Comment 6 Matt Benjamin (redhat) 2017-01-16 18:38:35 UTC

Adding more detailed logging directives (see /etc/ganesha/ganesha.conf, plus redirecting logging to a file, I see the following likely root cause:

[root@magna039 ganesha]# /usr/bin/ganesha.nfsd -f /etc/ganesha/ganesha.conf -F
2017-01-16 18:34:50.720992 7ff78f6a20c0 -1 auth: unable to find a keyring on /var/lib/ceph/radosgw/-admin/keyring: (2) No such file or directory
2017-01-16 18:34:50.722071 7ff78f6a20c0 -1 monclient(hunting): authenticate NOTE: no keyring found; disabled cephx authentication
2017-01-16 18:34:50.722536 7ff78f6a20c0 -1 Couldn't init storage provider (RADOS)
*** Caught signal (Segmentation fault) **

I.e., I think the problem with path to a radosgw admin keyring is preventing RGW from starting within the NFS ganesha instance.

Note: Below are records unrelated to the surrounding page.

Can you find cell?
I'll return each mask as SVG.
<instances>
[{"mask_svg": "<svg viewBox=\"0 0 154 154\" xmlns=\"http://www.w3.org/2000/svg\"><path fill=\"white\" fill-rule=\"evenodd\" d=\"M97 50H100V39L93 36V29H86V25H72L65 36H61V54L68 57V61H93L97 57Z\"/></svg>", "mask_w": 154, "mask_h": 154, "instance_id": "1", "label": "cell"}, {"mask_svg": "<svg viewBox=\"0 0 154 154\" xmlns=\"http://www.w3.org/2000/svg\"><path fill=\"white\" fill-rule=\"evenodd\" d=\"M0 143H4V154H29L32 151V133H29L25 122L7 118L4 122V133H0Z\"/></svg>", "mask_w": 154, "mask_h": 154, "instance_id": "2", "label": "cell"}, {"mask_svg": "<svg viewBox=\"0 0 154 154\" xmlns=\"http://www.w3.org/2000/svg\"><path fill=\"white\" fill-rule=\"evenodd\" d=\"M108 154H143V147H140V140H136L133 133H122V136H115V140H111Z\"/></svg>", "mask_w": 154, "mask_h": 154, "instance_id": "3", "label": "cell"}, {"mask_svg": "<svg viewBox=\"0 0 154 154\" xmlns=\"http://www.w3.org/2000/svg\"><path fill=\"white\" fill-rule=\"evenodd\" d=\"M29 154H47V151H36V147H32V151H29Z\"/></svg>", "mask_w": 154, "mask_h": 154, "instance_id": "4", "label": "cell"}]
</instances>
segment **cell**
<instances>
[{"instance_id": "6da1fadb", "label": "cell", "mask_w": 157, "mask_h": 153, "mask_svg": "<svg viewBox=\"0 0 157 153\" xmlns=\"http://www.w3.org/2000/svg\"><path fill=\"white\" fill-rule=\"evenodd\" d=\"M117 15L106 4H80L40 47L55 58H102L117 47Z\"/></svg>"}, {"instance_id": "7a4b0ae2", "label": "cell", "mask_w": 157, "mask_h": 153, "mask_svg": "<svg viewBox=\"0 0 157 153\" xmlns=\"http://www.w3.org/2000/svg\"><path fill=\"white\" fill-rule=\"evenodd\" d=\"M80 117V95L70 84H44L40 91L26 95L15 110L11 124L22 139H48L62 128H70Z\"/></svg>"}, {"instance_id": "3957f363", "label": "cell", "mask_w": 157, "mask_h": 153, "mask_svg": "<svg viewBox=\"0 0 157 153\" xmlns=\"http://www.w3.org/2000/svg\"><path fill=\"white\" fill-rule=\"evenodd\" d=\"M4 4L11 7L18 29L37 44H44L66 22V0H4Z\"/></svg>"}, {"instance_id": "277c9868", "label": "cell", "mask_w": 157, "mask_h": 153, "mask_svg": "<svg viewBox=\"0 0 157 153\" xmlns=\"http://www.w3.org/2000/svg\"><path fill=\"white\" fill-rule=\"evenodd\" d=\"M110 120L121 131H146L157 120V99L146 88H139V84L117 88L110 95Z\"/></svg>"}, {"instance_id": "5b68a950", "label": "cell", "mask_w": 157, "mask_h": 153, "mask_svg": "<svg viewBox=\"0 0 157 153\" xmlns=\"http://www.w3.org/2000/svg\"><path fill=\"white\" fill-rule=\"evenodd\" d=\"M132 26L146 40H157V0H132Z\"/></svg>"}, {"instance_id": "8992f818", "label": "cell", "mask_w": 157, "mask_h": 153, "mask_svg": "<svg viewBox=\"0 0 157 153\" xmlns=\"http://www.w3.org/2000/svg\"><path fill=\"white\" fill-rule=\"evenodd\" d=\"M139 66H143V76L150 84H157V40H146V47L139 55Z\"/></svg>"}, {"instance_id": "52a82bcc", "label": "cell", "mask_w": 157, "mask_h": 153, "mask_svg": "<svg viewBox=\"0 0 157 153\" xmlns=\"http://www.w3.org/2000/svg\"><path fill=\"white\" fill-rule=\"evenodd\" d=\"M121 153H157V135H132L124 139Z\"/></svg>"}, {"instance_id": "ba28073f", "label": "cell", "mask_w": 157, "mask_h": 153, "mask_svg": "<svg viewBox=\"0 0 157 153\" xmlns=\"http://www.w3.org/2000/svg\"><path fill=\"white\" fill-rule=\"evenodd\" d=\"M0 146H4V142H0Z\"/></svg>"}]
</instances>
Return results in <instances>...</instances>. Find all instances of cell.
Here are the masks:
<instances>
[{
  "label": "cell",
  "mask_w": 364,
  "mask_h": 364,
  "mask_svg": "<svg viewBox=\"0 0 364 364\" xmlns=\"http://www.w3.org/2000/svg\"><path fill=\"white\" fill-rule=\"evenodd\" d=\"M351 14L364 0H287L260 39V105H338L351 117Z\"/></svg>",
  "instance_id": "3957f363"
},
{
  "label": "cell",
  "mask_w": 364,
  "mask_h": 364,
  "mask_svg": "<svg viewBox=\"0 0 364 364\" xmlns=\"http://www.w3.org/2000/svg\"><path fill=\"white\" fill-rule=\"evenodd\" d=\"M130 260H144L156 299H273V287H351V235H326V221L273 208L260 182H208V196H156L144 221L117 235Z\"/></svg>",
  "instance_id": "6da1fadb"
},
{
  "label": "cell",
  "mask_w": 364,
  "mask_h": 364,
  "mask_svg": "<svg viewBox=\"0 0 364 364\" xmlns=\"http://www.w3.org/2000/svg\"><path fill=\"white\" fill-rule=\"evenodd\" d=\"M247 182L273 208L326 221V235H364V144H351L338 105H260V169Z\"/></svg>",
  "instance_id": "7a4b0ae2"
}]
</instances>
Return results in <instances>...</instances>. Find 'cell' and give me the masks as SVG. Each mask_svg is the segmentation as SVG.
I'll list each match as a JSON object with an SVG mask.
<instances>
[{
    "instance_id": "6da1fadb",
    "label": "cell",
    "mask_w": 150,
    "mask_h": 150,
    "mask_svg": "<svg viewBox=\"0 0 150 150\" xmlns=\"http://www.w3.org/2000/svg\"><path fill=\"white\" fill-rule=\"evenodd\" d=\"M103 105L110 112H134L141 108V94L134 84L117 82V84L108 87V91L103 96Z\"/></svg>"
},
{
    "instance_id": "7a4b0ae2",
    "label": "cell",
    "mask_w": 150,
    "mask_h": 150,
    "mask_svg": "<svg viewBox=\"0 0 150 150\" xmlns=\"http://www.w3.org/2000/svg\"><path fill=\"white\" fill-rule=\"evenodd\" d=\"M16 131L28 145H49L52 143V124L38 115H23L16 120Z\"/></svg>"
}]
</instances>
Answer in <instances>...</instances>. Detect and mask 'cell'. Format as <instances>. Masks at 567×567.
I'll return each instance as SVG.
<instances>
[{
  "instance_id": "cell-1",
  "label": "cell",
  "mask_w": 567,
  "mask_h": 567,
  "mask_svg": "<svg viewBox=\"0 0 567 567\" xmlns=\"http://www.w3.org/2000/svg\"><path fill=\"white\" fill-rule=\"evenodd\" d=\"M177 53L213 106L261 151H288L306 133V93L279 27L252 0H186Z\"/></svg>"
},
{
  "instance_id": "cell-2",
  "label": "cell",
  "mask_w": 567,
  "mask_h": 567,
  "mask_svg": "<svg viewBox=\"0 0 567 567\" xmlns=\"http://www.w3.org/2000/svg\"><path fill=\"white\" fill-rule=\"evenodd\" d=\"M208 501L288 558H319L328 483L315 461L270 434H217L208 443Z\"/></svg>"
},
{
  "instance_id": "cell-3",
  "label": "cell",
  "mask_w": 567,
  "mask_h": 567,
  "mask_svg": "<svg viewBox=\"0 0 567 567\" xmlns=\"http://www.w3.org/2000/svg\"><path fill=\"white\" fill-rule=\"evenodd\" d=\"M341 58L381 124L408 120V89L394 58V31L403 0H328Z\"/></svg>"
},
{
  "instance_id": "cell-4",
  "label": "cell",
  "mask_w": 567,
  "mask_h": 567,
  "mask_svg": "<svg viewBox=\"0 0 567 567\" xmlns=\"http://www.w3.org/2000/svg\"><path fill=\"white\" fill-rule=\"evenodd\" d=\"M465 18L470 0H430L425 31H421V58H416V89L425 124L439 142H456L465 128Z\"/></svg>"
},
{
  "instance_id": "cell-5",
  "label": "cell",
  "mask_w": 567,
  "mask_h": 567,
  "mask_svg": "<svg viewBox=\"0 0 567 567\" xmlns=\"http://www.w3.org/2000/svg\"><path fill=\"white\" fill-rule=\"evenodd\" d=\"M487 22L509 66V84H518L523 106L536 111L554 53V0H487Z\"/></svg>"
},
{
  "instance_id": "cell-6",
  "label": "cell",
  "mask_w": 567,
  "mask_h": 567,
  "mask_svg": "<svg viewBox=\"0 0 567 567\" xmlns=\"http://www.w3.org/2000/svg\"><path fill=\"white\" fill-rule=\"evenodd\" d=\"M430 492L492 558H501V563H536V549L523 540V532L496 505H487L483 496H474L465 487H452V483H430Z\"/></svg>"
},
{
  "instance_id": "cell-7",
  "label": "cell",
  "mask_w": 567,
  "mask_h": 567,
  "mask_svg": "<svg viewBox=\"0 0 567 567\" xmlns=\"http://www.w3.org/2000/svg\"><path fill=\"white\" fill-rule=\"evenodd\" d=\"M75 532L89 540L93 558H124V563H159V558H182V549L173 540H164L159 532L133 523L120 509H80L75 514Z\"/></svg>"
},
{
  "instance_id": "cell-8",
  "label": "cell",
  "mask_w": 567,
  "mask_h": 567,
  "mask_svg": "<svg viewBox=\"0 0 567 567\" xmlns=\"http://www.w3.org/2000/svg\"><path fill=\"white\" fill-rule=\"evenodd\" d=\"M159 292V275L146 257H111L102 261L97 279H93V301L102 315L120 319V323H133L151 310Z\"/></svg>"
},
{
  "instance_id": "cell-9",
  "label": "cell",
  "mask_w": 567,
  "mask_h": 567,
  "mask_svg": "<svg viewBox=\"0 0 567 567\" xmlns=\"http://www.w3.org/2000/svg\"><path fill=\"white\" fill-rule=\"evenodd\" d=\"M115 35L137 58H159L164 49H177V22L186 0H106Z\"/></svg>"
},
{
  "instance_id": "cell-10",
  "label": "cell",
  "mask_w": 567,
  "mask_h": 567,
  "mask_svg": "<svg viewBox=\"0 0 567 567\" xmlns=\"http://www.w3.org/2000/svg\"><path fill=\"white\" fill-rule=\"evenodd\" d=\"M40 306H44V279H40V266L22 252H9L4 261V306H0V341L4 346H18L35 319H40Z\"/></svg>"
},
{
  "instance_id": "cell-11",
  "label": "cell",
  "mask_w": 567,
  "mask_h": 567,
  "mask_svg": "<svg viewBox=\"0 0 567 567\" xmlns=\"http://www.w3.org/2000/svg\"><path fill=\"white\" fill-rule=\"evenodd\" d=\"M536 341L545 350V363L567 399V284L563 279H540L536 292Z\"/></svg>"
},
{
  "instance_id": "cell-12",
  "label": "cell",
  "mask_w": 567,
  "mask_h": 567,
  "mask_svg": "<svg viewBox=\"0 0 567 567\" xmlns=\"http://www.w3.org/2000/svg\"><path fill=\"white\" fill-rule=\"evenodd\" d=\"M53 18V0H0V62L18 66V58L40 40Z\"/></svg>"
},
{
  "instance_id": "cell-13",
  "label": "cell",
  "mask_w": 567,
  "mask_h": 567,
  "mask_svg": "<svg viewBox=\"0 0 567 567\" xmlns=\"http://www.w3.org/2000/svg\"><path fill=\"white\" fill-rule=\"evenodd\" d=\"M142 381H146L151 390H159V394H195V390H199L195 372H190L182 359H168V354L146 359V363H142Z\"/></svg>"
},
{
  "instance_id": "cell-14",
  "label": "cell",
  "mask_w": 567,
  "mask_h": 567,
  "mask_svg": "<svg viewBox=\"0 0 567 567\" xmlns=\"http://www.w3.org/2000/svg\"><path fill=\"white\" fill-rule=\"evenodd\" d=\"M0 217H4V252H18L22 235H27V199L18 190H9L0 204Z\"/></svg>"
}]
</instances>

Comment 8 Matt Benjamin (redhat) 2017-01-16 22:25:29 UTC

Update with working setup:

1. there is a segfault on shutdown after failure to initialize RADOS--triggered proximately by misconfiguration (tracker 17638)--this won't be fixed in 2.2, but is being worked on

2. the root cause of the misconfiguration is missing values for the radosgw arguments "--name" and "--cluster";  as of 2.1, the correct way to set these values (on an installation that requires them, such as this one), is to pass them as parameters in the RGW FSAL configuration block:

RGW {
    ceph_conf = "/etc/ceph/ceph.conf";
    cluster = "ceph";
    name = "client.rgw.magna039";
    init_args = "-d --debug-rgw=16";
}

It turns out that currently the "init_args" argument should be passed as a set of separate, null-terminated strings appended to the librgw_create(...) argv argument, not passed in on a single line.